Page text
++++++++++

US20130133318A1

US20130133318A1 - Hydraulic travel drive with a closed hydraulic circuit and method for operating such a travel drive

Info

Publication number: US20130133318A1
Application number: US13/682,803
Authority: US
Inventors: Karl-Heinz Vogl; Michael Schuette
Original assignee: Robert Bosch GmbH
Current assignee: Robert Bosch GmbH
Priority date: 2011-11-24
Filing date: 2012-11-21
Publication date: 2013-05-30
Also published as: DE102011119309A1; FR2983274B1; FR2983274A1

Abstract

A hydraulic travel drive includes a primary hydraulic machine and at least one secondary hydraulic machine connected in a closed hydraulic circuit via a first and a second working line. A first accumulator is connected via a first valve to the first working line and via a second valve to the second working line. A second accumulator is connected via a third valve to the first working line and via a fourth valve to the second working line. The four valves are non-proportional switching valves each having two defined switching positions. A method for operating the drive includes comparing the high pressure working line to the first accumulator. If pressure in the accumulator is lower than in the working line, the first accumulator is connected to the high pressure working line for charging until pressure in the accumulator corresponds to that of the working line.

Description

This application claims priority under 35 U.S.C. §119 to patent application no. DE 10 2011 119 309.3, filed on Nov. 24, 2011 in Germany, the disclosure of which is incorporated herein by reference in its entirety.

BACKGROUND

The disclosure relates to a hydraulic travel drive with a closed hydraulic circuit and to a method for the regenerative operation of a such a travel drive.
In hydraulic travel drives with a closed hydraulic circuit, in travel a primary hydraulic machine acting as a pump is driven by an internal combustion engine. At least one secondary hydraulic machine which acts as a motor and to which, for example, a wheel is coupled is driven by two working lines.
The publication DE 10 2008 021 889 A1 shows such a travel drive with a closed hydraulic circuit, in which two hydraulic accumulators are connected to the two working lines via a valve block. These hydraulic accumulators serve for recovering energy during braking by charging one of the hydraulic accumulators from the working line carrying high pressure. For example during acceleration, the energy from the previously charged hydraulic accumulator can be delivered again to the same or the other working line, depending on the direction of travel.
The publication DE 10 2006 060 014 B4 shows a similar travel drive with a closed hydraulic circuit, in which two accumulators are likewise connected to the two working lines. In this case, for each accumulator, two seat valves are disclosed, via which the respective accumulator can be connected alternately to both working lines. The seat valves are designed as complicated logic valves.
The disadvantage of the last-mentioned travel drive is that the valve bodies of the logic valves, when in regulating positions, generate losses in the form of waste heat.
By contrast, the object on which the disclosure is based is to provide a travel drive with a closed hydraulic circuit and a method for operating it, the travel drive being simplified in terms of apparatus and its energy efficiency being improved.
This object is achieved by means of a travel drive and a method for operating the travel drive having the features of the disclosure.

++++++++++

Task
In the hydraulic travel drive text, reproduce the passage from "The disadvantage of" up to and including "of waste heat.", substituting "thermal energy" for "waste heat".

[Source data]
++++++++++

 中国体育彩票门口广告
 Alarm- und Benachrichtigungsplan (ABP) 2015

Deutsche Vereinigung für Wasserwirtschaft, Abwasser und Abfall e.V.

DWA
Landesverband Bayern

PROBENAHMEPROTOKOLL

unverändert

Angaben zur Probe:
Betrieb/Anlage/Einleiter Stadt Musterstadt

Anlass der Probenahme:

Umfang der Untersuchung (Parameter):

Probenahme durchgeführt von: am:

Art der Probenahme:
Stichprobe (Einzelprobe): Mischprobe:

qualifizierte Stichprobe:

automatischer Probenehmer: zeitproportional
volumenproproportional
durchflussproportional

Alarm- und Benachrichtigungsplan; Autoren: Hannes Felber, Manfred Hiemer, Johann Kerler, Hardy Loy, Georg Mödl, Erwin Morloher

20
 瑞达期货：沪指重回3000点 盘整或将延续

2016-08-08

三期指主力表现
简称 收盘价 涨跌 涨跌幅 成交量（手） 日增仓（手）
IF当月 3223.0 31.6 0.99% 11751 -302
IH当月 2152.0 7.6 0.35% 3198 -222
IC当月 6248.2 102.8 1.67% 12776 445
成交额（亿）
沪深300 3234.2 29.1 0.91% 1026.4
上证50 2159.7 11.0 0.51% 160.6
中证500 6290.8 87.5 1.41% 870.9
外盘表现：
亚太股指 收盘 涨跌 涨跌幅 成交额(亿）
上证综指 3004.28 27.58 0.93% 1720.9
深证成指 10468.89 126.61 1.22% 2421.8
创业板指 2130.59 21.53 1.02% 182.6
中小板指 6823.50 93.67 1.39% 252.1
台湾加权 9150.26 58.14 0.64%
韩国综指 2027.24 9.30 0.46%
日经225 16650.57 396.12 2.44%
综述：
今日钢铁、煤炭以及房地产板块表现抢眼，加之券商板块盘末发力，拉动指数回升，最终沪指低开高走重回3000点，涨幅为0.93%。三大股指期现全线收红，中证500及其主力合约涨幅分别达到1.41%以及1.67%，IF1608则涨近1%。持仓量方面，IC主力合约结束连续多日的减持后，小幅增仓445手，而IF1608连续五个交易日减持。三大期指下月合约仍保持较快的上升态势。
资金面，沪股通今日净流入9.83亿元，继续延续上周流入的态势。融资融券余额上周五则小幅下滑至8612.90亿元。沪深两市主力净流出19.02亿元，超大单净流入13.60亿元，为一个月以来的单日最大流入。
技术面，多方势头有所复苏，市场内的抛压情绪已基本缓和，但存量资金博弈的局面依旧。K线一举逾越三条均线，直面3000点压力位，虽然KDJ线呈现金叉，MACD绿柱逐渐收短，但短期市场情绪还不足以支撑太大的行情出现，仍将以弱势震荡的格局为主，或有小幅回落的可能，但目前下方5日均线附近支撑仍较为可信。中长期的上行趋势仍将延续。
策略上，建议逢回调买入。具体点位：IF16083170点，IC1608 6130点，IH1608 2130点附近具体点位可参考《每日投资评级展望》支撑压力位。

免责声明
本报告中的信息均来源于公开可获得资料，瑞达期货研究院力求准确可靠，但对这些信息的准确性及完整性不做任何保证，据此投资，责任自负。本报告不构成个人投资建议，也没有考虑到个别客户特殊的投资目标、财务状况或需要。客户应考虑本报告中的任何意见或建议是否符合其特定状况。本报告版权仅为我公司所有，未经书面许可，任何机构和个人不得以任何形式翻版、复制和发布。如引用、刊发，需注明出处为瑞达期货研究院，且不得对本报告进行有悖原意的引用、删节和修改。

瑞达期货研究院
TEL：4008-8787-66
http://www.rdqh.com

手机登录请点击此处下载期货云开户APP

++++++++++

Written response
The disadvantage of the last-mentioned travel drive is that the valve bodies of the logic valves, when in regulating positions, generate losses in the form of thermal energy.